Dalam kasus ini, Boyamin meminta penyidik Bareskrim Polri untuk menjadikan Brigjen Prastijo Utomo menjadi Justice Colaborattor agar kasus yang menodai insitusi Polri ini menjadi terang benderang.

“Justru setahu saya BJP PU itu mengatakan apa adanya. Katakanlah (BJP PU) mengakui dugaan ada aliran dana kepada yang bersangkutan sebesar 20.000 dolarAmerika itu tadi, karena setahu saya BJP PU merasa itu tidak ada kaitannya dengan apapun dan itu dianggap sebagai uang pertemanan antara TS dengan BJP PU, karena keduanya sudah berteman lama,” ungkapnya.

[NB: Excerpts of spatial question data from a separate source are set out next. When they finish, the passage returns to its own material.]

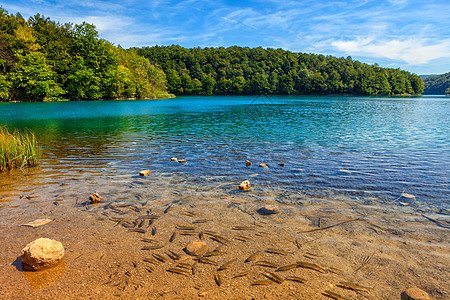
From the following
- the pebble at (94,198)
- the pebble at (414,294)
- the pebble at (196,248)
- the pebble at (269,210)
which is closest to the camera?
the pebble at (414,294)

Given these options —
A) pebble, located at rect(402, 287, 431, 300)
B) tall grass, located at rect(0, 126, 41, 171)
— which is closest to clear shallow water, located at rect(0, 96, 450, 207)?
tall grass, located at rect(0, 126, 41, 171)

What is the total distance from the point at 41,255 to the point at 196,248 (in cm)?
269

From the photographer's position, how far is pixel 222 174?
10.2m

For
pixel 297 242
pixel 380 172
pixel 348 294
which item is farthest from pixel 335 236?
pixel 380 172

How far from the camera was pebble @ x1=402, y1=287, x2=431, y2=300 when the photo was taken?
3582mm

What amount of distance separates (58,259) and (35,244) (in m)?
0.47

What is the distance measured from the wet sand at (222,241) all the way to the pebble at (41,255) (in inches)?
5.6

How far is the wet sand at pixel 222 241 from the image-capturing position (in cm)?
382

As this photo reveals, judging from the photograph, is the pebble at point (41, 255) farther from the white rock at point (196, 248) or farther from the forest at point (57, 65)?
the forest at point (57, 65)

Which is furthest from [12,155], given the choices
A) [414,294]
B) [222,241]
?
[414,294]

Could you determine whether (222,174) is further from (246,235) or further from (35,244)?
(35,244)

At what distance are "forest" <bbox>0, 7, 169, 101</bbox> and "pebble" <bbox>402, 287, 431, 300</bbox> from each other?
10046 centimetres

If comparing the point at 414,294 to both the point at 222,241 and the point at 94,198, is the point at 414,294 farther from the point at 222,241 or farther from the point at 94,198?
the point at 94,198

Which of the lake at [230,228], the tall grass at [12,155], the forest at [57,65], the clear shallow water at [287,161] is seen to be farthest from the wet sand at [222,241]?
the forest at [57,65]
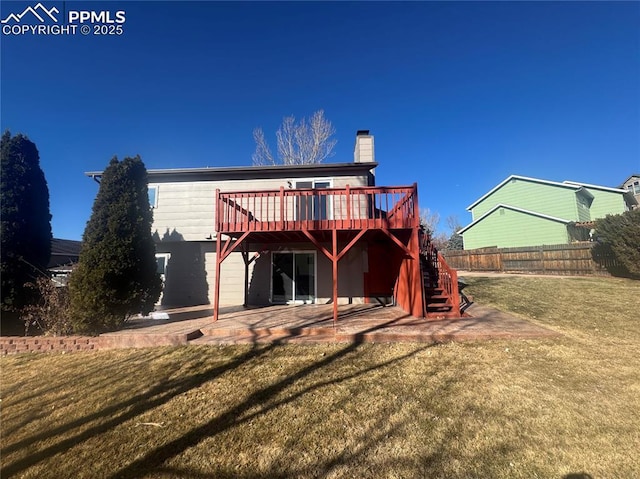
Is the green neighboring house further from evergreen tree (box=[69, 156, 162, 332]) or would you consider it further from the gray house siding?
evergreen tree (box=[69, 156, 162, 332])

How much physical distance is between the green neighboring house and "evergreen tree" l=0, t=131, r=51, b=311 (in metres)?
25.2

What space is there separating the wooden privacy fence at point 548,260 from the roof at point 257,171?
11550 mm

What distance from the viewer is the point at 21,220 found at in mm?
7043

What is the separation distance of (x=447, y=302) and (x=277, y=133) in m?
16.9

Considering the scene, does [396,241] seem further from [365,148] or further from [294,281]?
[365,148]

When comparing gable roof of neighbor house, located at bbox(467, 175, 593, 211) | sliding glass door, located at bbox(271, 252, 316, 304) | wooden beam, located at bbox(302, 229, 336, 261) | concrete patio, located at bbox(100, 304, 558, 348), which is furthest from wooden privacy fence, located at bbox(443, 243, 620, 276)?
wooden beam, located at bbox(302, 229, 336, 261)

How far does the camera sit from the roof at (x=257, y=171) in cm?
980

Selain Tommy, Djoko Tjandra juga telah ditetapkan sebagai tersangka sebagai pemberi suap terhadap tersangka Brigjen Pol Prastijo dan Irjen Pol Napoleon Bonaparte terkait kasus hilangnya red notice Djoko Tjandra saat masih menjadi buronan.

Disamping itu, Boyamin juga berharap penyidik Bareskrim Polri juga memeriksa tiga orang lainnya yang direkomendasikan MAKI karena diduga kuat ikut terlibat dalam perkara Djoko Tjandra.